Sur l’année, à raison de quelques consultations, la différence de reste à charge peut vite dépasser le gain supposé de la « téléconsultation pratique ».
Comment vérifier concrètement vos remboursements avant de cliquer ?
Voici une petite check-list rapide à passer en revue :
- Avez-vous un médecin traitant déclaré ? Si non, attendez-vous à un remboursement Sécu réduit.
- Le médecin en téléconsultation est-il votre médecin traitant ou un médecin vers lequel il vous a orienté ? Si oui, vous restez dans le parcours de soins.
- Le médecin est-il conventionné ? Cherchez « médecin + convention + téléconsultation + ville » ou vérifiez sur le site Ameli ou directement sur la plateforme.
- Quel est le tarif affiché ? 25 € pour un généraliste secteur 1, plus élevé pour un secteur 2 ou un spécialiste.
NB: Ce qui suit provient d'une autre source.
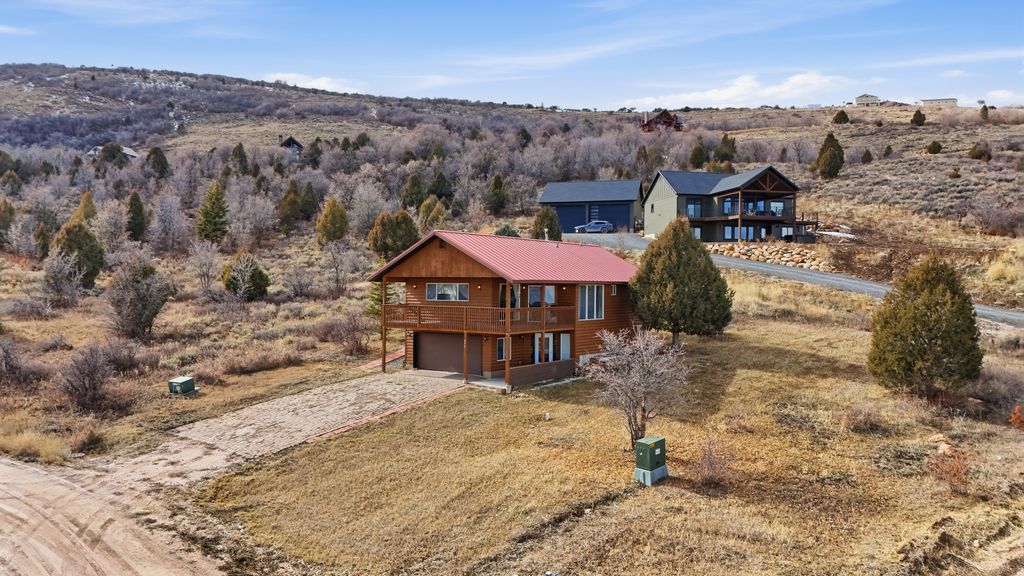 Photo of 890 N YARROW CIR W, Garden City, UT 84028 (MLS # 2137551)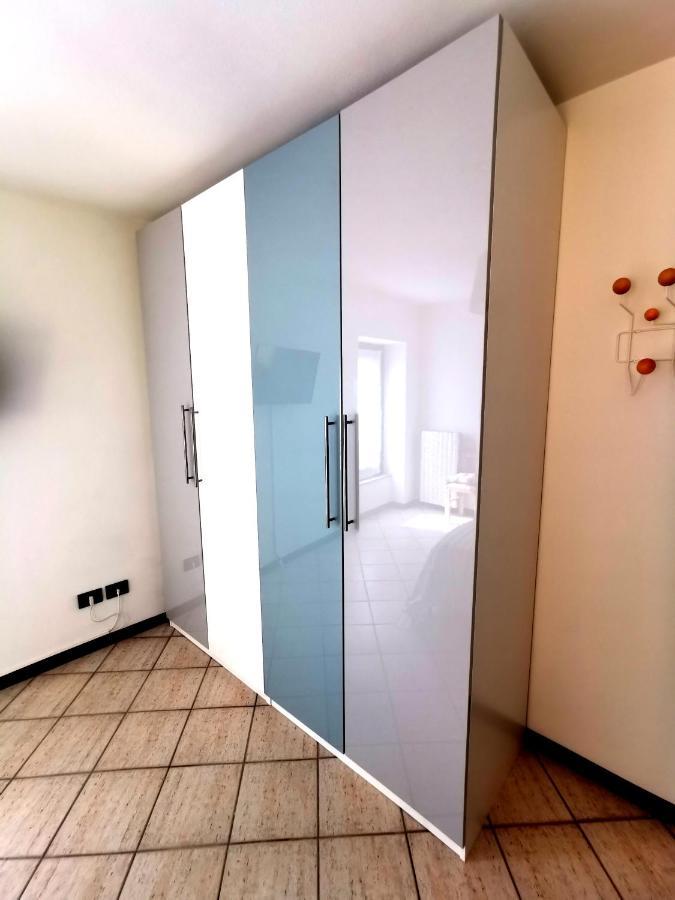 Old Town Apartment With Terrace - Live Love Lake Peschiera del Garda Eksteriør bilde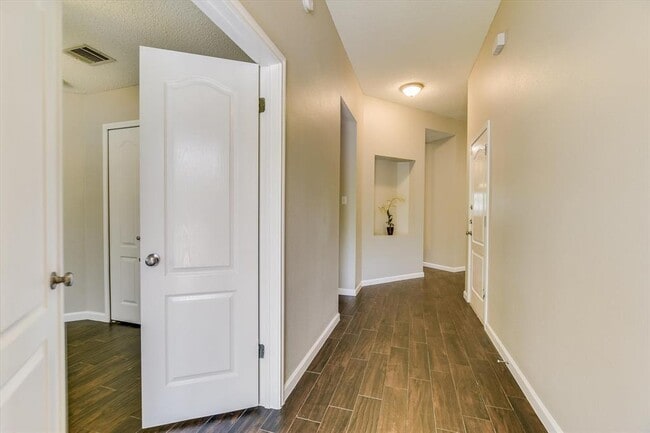 Photo - 1303 Crossvine Way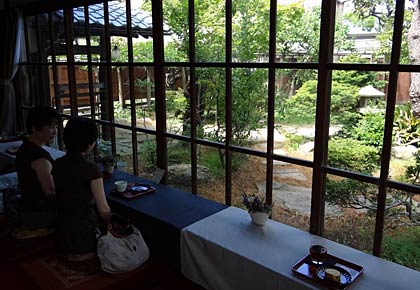窓の外に丸井今井邸の庭園が広がる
Méfiez-vous des consultations à 40–60 € sans explication claire.
- Votre mutuelle couvre-t-elle la téléconsultation au même niveau que les consultations classiques ? Regardez la ligne « Médecin – téléconsultation » dans le tableau de garanties.
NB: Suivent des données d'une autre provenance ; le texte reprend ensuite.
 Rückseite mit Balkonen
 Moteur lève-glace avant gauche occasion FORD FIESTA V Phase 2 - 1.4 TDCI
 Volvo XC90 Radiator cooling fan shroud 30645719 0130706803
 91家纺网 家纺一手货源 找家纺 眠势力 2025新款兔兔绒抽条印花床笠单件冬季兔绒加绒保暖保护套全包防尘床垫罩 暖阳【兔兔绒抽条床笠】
- Y a-t-il un plafond ou un nombre de téléconsultations pris en charge par an ? Certains contrats imposent une limite (3, 5, 10 actes/an).
- Devez-vous obligatoirement passer par la plateforme de votre mutuelle pour bénéficier du 100 % ? Si vous préférez consulter votre médecin habituel, le traitement peut être différent.
- Le tiers payant est-il proposé ? Si oui, vous n’avancez pas la part Sécu, voire pas la part mutuelle si vous êtes bien couvert.
En 2–3 minutes, vous évitez 90 % des mauvaises surprises de facturation.
Faut-il changer de mutuelle pour profiter de la téléconsultation ?
Les assureurs adorent mettre en avant la téléconsultation dans leurs publicités. Mais est-ce une raison suffisante pour changer de contrat ? Pas forcément.
Changer de mutuelle peut être pertinent si :
- Votre contrat actuel ne rembourse que le strict minimum sur les consultations,
- Vous avez des enfants, des personnes âgées à charge, ou des contraintes de déplacement rendant la téléconsultation très utile au quotidien,
- La nouvelle offre propose un véritable avantage financier (ex : téléconsultation 100 % prise en charge, sans plafonds absurdes, avec un niveau de remboursement amélioré aussi en présentiel).
En revanche, méfiez-vous si :
- La téléconsultation est l’unique argument mis en avant, alors que :
- Les autres postes (hospitalisation, dentaire, optique) sont moins bien remboursés,
- La cotisation est plus élevée que votre contrat actuel.
Rappel utile : la téléconsultation concerne surtout des petits actes du quotidien à 25–30 €. Votre vrai enjeu financier, ce sont :
- Les hospitalisations (journées d’hospitalisation, honoraires chirurgicaux),
- Les prothèses dentaires et les implants,
- Les lunettes et lentilles,
- La prévoyance (arrêt de travail, invalidité, décès) selon votre situation.
En d’autres termes : ne choisissez jamais une mutuelle uniquement parce qu’elle affiche en gros « téléconsultation illimitée ». Regardez l’ensemble du contrat, les plafonds, les exclusions, le coût annuel, et seulement ensuite la téléconsultation comme un petit plus de confort.
En maîtrisant les règles de remboursement, les limites pratiques et les pièges marketing, la téléconsultation devient un outil utile, pas une source de mauvaises surprises. Avant chaque consultation en ligne, posez-vous une question simple : « Est-ce que j’utiliserais ce service si je devais payer 100 % de ma poche ? ». Si la réponse est non, c’est peut-être que ce n’est ni nécessaire, ni adapté… même si c’est à portée de clic.